▸ **PAGINAFRAGMENT**:
De kantonrechter stelt voorop dat [huurder] als huurster alleen aansprakelijk is voor beschadigingen aan het gehuurde indien deze door haar tijdens de looptijd van de huurovereenkomst veroorzaakt zijn en voorzover deze niet het gevolg zijn van normaal gebruik en slijtage. Nu tussen partijen vast staat dat bij het aangaan van de huurovereenkomst geen beschrijving is opgemaakt, wordt ingevolge het bepaalde in art. 7:224 lid 2 BW [huurder] verondersteld het gehuurde te hebben ontvangen in de staat zoals deze is bij het einde van de huurovereenkomst. Voorzover [verhuurder] heeft willen betogen dat de correspondentie van [huurder] rondom de totstandkoming van de huurovereenkomst dient te gelden als een zodanige beschrijving, treft dat betoog geen doel, nu deze correspondentie niet als een zodanige beschrijving kan worden aangemerkt. De stelling van [verhuurder] dat bij gebrek aan een beschrijving van het gehuurde [huurder] moet worden verondersteld dat zij het gehuurde in goede staat heeft aanvaard, vindt geen steun in het recht.

▸ **GEGEVENS**:

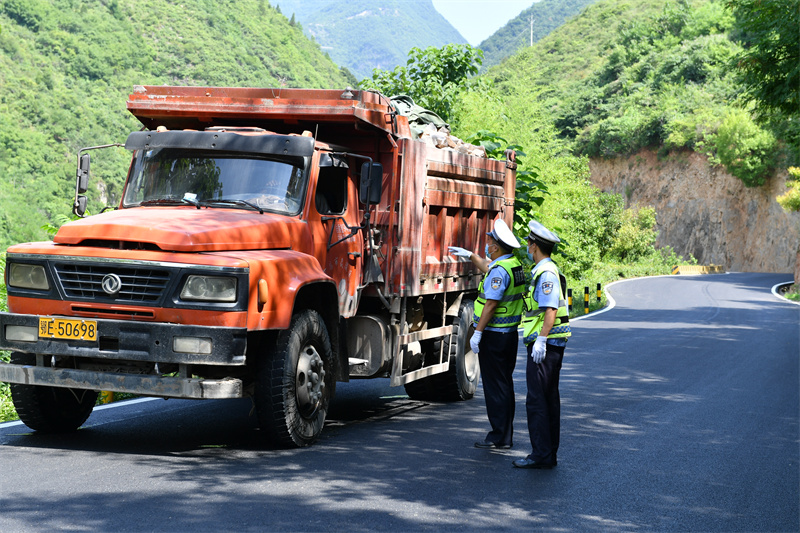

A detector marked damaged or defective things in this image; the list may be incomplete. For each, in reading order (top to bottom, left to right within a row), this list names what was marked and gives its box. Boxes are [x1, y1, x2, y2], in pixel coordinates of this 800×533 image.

rusty orange dump truck [0, 86, 516, 444]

▸ **OPGAVEN**:
(A) Beantwoord op basis van het paginafragment over de aansprakelijkheid van de huurster de volgende vragen.
(i) Voor welke beschadigingen aan het gehuurde is de huurster volgens de kantonrechter alleen aansprakelijk?
(ii) Welk wetsartikel noemt de kantonrechter bij het ontbreken van een beschrijving bij het aangaan van de huurovereenkomst?
(iii) Om welke reden treft het betoog over de correspondentie rondom de totstandkoming van de huurovereenkomst geen doel?
(B) Geef het vervolg van het paginafragment over de aansprakelijkheid van de huurster, te beginnen na de laatste zin.

▸ **ANTWOORDEN**:
(A)
(i) Voor beschadigingen die zij tijdens de looptijd van de huurovereenkomst heeft veroorzaakt, voor zover deze niet het gevolg zijn van normaal gebruik en slijtage.
(ii) Art. 7:224 lid 2 BW.
(iii) Omdat deze correspondentie niet als een beschrijving van het gehuurde kan worden aangemerkt.

(B)
In het licht van het hiervoor overwogene dient [verhuurder] voldoende concreet en gemotiveerd te stellen welke beschadigingen [huurder] in haar visie veroorzaakt heeft die niet het gevolg zijn van normaal gebruik en slijtage. Dit klemt te meer in een geval als het onderhavige, waarin de Huurcommissie recentelijk ernstige gebreken in de woonruimte had geconstateerd die alle te herleiden waren op slecht onderhoud door [verhuurder], en die aanleiding vormden voor een forse verlaging van de huurprijs. In plaats daarvan heeft [verhuurder] volstaan met het verwijzen naar de in r.o. 4.6. genoemde producties, hetgeen niet toereikend is. Daarbij neemt de kantonrechter in aanmerking dat de gebreken die genoemd worden in het Bouwtechnisch Inspectie Buro (productie 5) en de opsomming van de gebreken in de brief van de (voormalig) gemachtigde (productie 7), grotendeels overeenkomen met de gebreken die de inspecteur van de Huurcommissie had geconstateerd en die toen juist werden geweten aan verhuurder. Zonder nadere toelichting, die ontbreekt, valt derhalve niet in te zien dat dit gebreken zijn die door [huurder] veroorzaakt zijn. Ook de door [verhuurder] overgelegde foto's bieden daarvoor geen aanknopingspunt.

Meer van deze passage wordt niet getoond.